Waffen für die Ukraine - ist das vernünftig?

Es sieht mir mehr und mehr nach einem Stellvertereterkrieg USA - Russland aus. Während Obama öffentlich zögert, Waffen an die faschistische Ukraine zu liefern, greift der Republikaner McCain Angela Merkel an. In Interviews vergleicht er ihr Handeln sogar mit dem Stillhalten kurz vor der Machtübernahme Hitlers.

Ich bin kein Merkelfan, aber das scheint mir doch zu weit zu gehen. Natürlich ist mir klar, dass Amerikaner wie McCain gern Waffen an die Ukraine liefern würden, um das "Abschlachten" der Menschen dort zu verhindern. Diese scheinbar humane Einstellung ist Lug und Trug. In Wahrheit geht es darum, der Waffenindustrie grosse Gewinne zu bescheren. Schliesslich müssen die Waffen ja auch von irgend jemandem bezahlt werden. In diesem Fall wird das der amerikanische Steuerzahler sein.

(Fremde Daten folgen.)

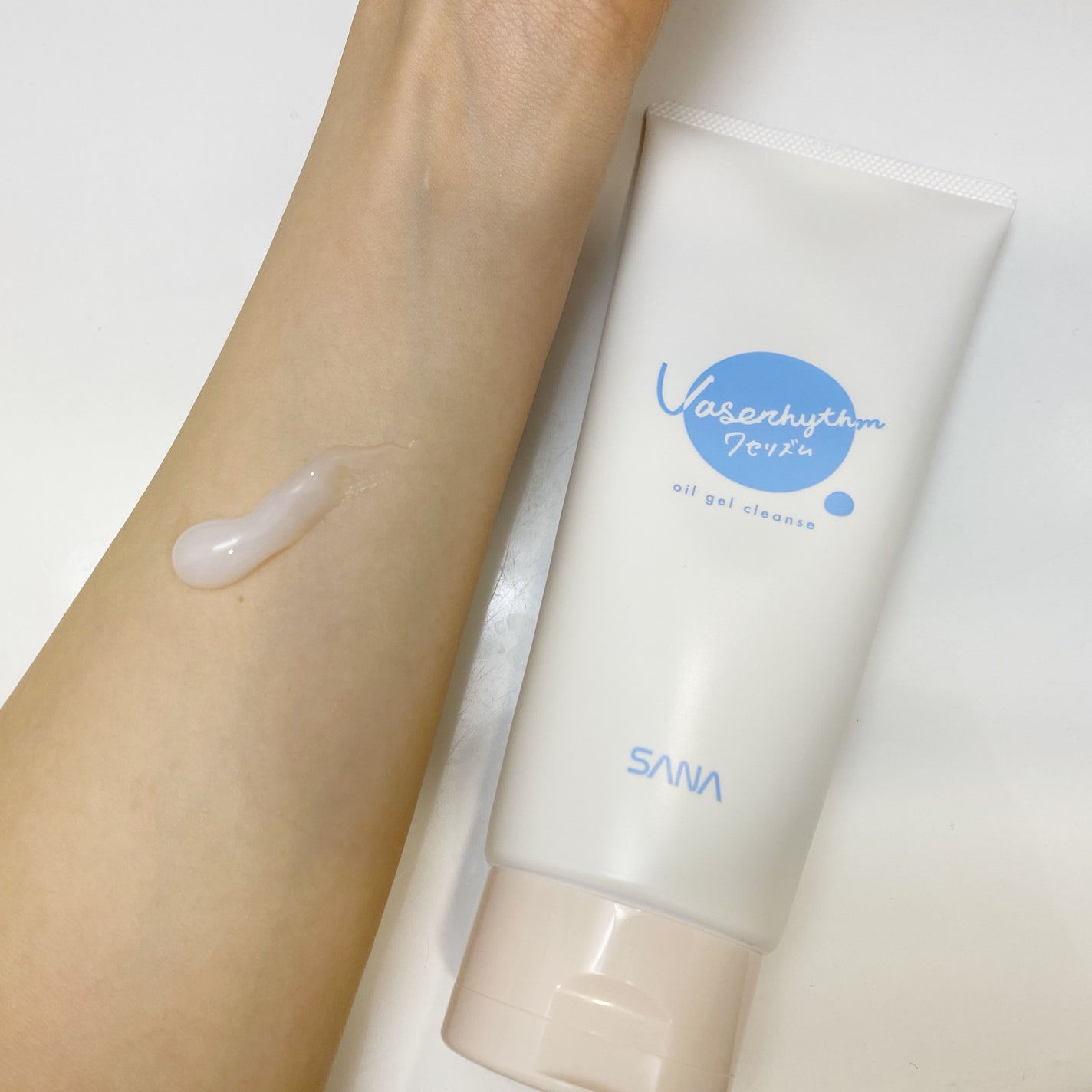 ワセリズム オイルジェルクレンズ/ワセリズム/クレンジングジェルを使ったクチコミ(2枚目)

Dabei scheint es, als ob beide Seiten genug Waffen hätten. Weitere Waffen können das ukrainische Volk nicht schützen, sondern werden nur noch mehr Menschen als bisher töten. McCain sollte bei seiner "Fürsorge" um das ukrainische Volk bitte auch nicht vergessen, dass hier gerade ein Bruderkrieg stattfindet, Ukrainer gegen Ukrainer. Mehr Waffen sind da fehl am Platz. Gefragt ist eine kluge Diplomatie und - wie in den meisten Krisenfällen - ein aufeinander Zugehen. Wenn es Frieden geben soll, werden die gegnerischen Parteien nicht umhin können, Kompromisse einzugehen. Doch leider sieht es so aus, als sei der Westen, insbesondere die Vereinigten Staaten gar nicht an einem Kompromiss interessiert.

Während der vollmundigen Worte aller Politiker und "Experten" zu einem Frieden in der Ukraine sterben weiterhin täglich Menschen dort. Das sind in der Mehrzahl Frauen, Kinder und Greise, also Zivilisten, die zwischen deb Fronten zerrieben werden. Wahrscheinlich wäre es am einfachsten, die Ukraine neutral zu halten, also weder Russland, noch der Nato zugehörig. Das wäre dann auch der Puffer, der dazu führen könnte, dass Russland sich nicht durch Amerika und die Nato an die Wand gedrückt fühlt. Allerdings dürfte das den Interessen amerikanischer Politik entgegen stehen. Auf der anderen Seite können die ganzen Restriktionen und Massnahmen gegen Russland - was dort bereits zu einer massiven Schädigung der Volkswirtschaft geführt hat - Russland veranlassen, einen Block mit China uns Indien zu bilden. Hinter vorgehaltener Hand wird darüber bereits spekuliert. Das könnte Auswirkungen auf die Weltpolitik haben, die wir zum jetzigen Zeitpunkt überhaupt noch nicht überblicken und einschätzen können.